#### [Available records]
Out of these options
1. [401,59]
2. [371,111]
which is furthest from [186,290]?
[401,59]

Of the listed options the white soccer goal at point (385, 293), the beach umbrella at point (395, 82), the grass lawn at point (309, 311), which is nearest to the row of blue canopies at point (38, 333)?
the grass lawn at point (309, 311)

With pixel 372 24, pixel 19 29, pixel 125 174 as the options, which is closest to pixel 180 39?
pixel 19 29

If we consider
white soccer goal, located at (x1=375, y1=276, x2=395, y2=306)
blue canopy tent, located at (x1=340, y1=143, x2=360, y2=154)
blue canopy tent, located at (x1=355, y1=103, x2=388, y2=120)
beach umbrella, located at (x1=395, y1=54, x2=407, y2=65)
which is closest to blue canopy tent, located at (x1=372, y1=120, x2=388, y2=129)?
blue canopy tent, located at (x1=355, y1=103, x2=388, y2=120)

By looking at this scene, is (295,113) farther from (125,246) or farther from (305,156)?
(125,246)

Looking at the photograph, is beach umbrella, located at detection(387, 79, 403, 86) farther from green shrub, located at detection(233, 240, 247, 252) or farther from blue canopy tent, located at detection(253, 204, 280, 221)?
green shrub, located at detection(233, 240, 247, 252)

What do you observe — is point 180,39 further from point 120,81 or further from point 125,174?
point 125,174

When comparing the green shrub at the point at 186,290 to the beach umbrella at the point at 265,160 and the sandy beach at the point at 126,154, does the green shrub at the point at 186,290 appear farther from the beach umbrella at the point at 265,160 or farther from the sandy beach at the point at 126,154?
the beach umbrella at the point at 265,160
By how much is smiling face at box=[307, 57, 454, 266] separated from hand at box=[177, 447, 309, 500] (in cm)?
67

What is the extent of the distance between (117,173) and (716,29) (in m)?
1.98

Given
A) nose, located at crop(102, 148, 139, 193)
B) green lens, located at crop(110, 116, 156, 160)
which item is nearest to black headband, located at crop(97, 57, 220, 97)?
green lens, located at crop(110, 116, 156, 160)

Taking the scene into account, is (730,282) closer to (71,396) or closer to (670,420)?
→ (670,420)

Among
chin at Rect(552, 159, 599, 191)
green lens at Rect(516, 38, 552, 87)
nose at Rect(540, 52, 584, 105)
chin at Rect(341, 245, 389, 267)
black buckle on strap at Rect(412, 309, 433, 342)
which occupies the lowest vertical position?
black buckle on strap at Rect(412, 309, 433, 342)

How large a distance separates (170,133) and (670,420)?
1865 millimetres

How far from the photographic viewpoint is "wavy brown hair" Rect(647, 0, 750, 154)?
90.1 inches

#### [Task directions]
Copy out the full listing above verbatim, every line from first to last.

#### [The output]
Out of these options
1. [401,59]
2. [371,111]
which is furthest from [186,290]?
[401,59]

Of the listed options the white soccer goal at point (385, 293), the beach umbrella at point (395, 82), the grass lawn at point (309, 311), which is nearest to the row of blue canopies at point (38, 333)?
the grass lawn at point (309, 311)

With pixel 372 24, pixel 19 29, pixel 125 174 as the options, which is closest to pixel 180 39?
pixel 19 29

If we consider
white soccer goal, located at (x1=375, y1=276, x2=395, y2=306)
blue canopy tent, located at (x1=340, y1=143, x2=360, y2=154)
blue canopy tent, located at (x1=355, y1=103, x2=388, y2=120)
beach umbrella, located at (x1=395, y1=54, x2=407, y2=65)
which is closest to blue canopy tent, located at (x1=372, y1=120, x2=388, y2=129)?
blue canopy tent, located at (x1=355, y1=103, x2=388, y2=120)

By looking at this scene, is (295,113) farther from (125,246) or farther from (305,156)?
(125,246)

Looking at the photograph, is beach umbrella, located at detection(387, 79, 403, 86) farther from green shrub, located at detection(233, 240, 247, 252) or farther from blue canopy tent, located at detection(253, 204, 280, 221)?
green shrub, located at detection(233, 240, 247, 252)

What do you observe — is point 180,39 further from point 120,81 or further from point 125,174?
point 125,174

When comparing the green shrub at the point at 186,290 to the beach umbrella at the point at 265,160 and the sandy beach at the point at 126,154, does the green shrub at the point at 186,290 appear farther from the beach umbrella at the point at 265,160 or farther from the sandy beach at the point at 126,154?
the beach umbrella at the point at 265,160
By how much is smiling face at box=[307, 57, 454, 266] separated from hand at box=[177, 447, 309, 500] (in cm)?
67

What is the extent of the distance between (117,173) and (716,29) (in m)?
1.98

Given
A) nose, located at crop(102, 148, 139, 193)
B) green lens, located at crop(110, 116, 156, 160)
which item is nearest to black headband, located at crop(97, 57, 220, 97)?
green lens, located at crop(110, 116, 156, 160)

Taking the scene into account, is (730,282) closer to (71,396) or closer to (670,420)?
→ (670,420)

Among
chin at Rect(552, 159, 599, 191)
green lens at Rect(516, 38, 552, 87)
nose at Rect(540, 52, 584, 105)
chin at Rect(341, 245, 389, 267)
black buckle on strap at Rect(412, 309, 433, 342)
which occupies the lowest vertical position?
black buckle on strap at Rect(412, 309, 433, 342)

How large a distance separates (170,133) and (670,420)?
1865 millimetres

How far from the photographic viewpoint is "wavy brown hair" Rect(647, 0, 750, 154)?
90.1 inches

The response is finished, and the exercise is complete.